==== Texte source

Je suis nommé ministre. En fin de mandat présidentiel, avec une feuille de route à exécuter. Le ministère que je vais diriger s’était déjà engagé depuis quelques années, dans un processus d’exécution de travaux publics parallèlement à ses attributions courantes.
J’ai fait une évaluation de mes tâches, des lieux et des disponibilités. La plupart du temps, il fallait poursuivre des travaux à partir de leurs points d’arrêt. Quelques uns paraissaient bloquer pour manque d’argent, d’autres, par manque de contrôle. Les firmes de supervision laissaient faire. J’avais même demandé le déplacement d’au moins un responsable-pays d’un office d’Ingénieur-Conseil, faute de pouvoir casser le contrat, parce que je trouvais lors de mes visites de chantiers des cadres désireux de faire avancer les travaux. Mais, pas lui.
Les travaux conduits par les Dominicains Constructora Hadom et Rofi, tels les nouveaux bâtiments logeant les ministères de l’Intérieur et des collectivités territoriales et du Commerce et de l’industrie constituaient de véritables casse-tête pour le gouvernement. Personne ne pouvait me donner les Cahiers des Chantiers ou me permettre de me faire une idée de l’état d’avancement des travaux aussi bien que le montant des dépenses encourues à ce niveau d’exécution. Bien que les Dominicains aient manifesté l’intention de se retirer de ces contrats, ils avaient changé d’idée, à mon arrivée et offrirent, sans doute aidés de sa clientèle, une résistance des plus farouches pour ne pas abandonner et demandèrent même à être payés. C’était tout-à-fait légitime de leur part mais cela n’entrait pas dans ma mission d’écouter les atermoiements des ingénieurs dominicains dont les productions en Haïti étaient souvent calamiteuses.
J’ai aussitôt actionné un plan b pour aider l’UCLBP à obtenir les clefs des chantiers comme elles lui ont été antérieurement promises, avec menace judiciaire, contre Hadom et ROFI. Un dernier délai leur a été fixé. Des jours se sont passés. Des semaines mêmes. Finalement, vers le mois d’Avril 2015, j’ai pu faire libérer les chantiers et permettre à l’UCLBP de passer à l’étape suivante,-l’inventaire des lieux,-dans l’attente du vote du budget rectificatif pour pouvoir démarrer ces travaux et bien d’autres. Le ministère de l’Intérieur a été inauguré au mois de janvier 2016 et celui du commerce achevé peu de temps après.
L’évaluation des Lycées Toussaint Louverture et Alexandre Pétion ne me permet pas de considérer qu’ils étaient bloqués pour un problème d’argent. Les retards constatés pouvaient être assimilés à la nonchalance de la Supervision. Après beaucoup d’efforts et de pression, les deux lycées ont été inaugurés, avec deux ans de retard, en Septembre 2015 et 5000 parents et élèves ont trouvé deux beaux bâtiments flambants neufs à l’ouverture des classes en 2015. La même nonchalance avait été observée au niveau du marché de Fontamara. Il s’agissait des mêmes compagnies. Mes fréquentes visites, en dépit des difficultés pour atteindre ces lieux, finirent par remettre au travail la partie dominicaine; et la Supervision m’avait laissé entendre que nous atteignions finalement les 60% de l’exécution de ce complexe. J’ai dû partir. Et je ne sais pas pourquoi les travaux se sont arrêtés depuis.

========
==== Données fournies

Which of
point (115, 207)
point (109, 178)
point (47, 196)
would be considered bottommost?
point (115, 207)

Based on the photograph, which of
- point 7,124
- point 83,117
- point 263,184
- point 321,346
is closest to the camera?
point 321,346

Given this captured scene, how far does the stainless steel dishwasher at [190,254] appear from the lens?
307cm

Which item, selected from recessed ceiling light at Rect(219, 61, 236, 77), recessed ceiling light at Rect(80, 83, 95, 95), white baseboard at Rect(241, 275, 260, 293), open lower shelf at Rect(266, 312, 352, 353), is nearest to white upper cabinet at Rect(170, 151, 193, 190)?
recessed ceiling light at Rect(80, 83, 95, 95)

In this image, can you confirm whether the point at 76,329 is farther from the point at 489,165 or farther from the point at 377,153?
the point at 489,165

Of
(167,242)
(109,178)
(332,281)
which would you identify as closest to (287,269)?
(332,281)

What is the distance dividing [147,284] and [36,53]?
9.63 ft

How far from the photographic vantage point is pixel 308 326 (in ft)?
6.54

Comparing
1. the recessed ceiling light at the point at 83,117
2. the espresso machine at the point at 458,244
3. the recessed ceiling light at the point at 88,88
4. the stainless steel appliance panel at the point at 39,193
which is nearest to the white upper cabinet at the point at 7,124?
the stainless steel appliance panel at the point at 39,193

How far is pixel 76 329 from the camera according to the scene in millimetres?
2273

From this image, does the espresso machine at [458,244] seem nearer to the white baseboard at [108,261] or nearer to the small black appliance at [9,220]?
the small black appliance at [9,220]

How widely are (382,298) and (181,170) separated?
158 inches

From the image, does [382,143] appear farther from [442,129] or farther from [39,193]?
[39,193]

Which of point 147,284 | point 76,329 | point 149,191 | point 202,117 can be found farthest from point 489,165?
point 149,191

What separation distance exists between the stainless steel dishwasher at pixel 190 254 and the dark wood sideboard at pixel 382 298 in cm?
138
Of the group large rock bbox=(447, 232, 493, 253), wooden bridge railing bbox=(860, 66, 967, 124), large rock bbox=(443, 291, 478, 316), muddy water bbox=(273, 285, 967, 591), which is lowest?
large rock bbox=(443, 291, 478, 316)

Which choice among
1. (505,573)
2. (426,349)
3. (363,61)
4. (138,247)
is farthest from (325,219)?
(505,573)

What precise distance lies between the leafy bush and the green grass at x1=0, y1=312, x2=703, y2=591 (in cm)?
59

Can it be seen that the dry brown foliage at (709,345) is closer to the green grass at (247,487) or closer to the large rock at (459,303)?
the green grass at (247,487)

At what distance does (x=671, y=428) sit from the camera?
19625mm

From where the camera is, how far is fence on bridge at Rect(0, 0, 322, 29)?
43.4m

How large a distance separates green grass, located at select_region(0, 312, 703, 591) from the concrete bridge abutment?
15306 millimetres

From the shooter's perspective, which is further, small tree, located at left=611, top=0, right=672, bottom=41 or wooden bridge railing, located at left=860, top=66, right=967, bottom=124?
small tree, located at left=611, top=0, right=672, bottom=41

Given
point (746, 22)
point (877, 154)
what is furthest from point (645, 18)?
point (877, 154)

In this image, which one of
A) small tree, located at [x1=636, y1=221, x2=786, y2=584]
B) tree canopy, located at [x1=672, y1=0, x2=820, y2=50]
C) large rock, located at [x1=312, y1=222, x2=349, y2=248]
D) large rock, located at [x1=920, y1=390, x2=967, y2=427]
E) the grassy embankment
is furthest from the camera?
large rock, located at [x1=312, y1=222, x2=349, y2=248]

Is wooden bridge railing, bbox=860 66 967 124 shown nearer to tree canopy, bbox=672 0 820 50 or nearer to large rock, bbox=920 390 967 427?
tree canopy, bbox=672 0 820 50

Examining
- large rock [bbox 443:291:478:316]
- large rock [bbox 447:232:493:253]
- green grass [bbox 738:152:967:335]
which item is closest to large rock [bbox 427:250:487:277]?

========

### Exercices
1. Recopiez fidèlement le passage du texte sur les chantiers publics qui commence aux mots « L’évaluation des Lycées » et s'arrête après « sont arrêtés depuis. ».
2. Dans les enregistrements, remplacez « large rock » par « boulder », en partant de la ligne qui contient « Is wooden bridge » jusqu'à la fin des enregistrements. Donnez uniquement ces lignes, sans rien y modifier d'autre.

### Corrigés
1.
L’évaluation des Lycées Toussaint Louverture et Alexandre Pétion ne me permet pas de considérer qu’ils étaient bloqués pour un problème d’argent. Les retards constatés pouvaient être assimilés à la nonchalance de la Supervision. Après beaucoup d’efforts et de pression, les deux lycées ont été inaugurés, avec deux ans de retard, en Septembre 2015 et 5000 parents et élèves ont trouvé deux beaux bâtiments flambants neufs à l’ouverture des classes en 2015. La même nonchalance avait été observée au niveau du marché de Fontamara. Il s’agissait des mêmes compagnies. Mes fréquentes visites, en dépit des difficultés pour atteindre ces lieux, finirent par remettre au travail la partie dominicaine; et la Supervision m’avait laissé entendre que nous atteignions finalement les 60% de l’exécution de ce complexe. J’ai dû partir. Et je ne sais pas pourquoi les travaux se sont arrêtés depuis.

2.
Is wooden bridge railing, bbox=860 66 967 124 shown nearer to tree canopy, bbox=672 0 820 50 or nearer to boulder, bbox=920 390 967 427?
tree canopy, bbox=672 0 820 50

Examining
- boulder [bbox 443:291:478:316]
- boulder [bbox 447:232:493:253]
- green grass [bbox 738:152:967:335]
which item is closest to boulder [bbox 427:250:487:277]?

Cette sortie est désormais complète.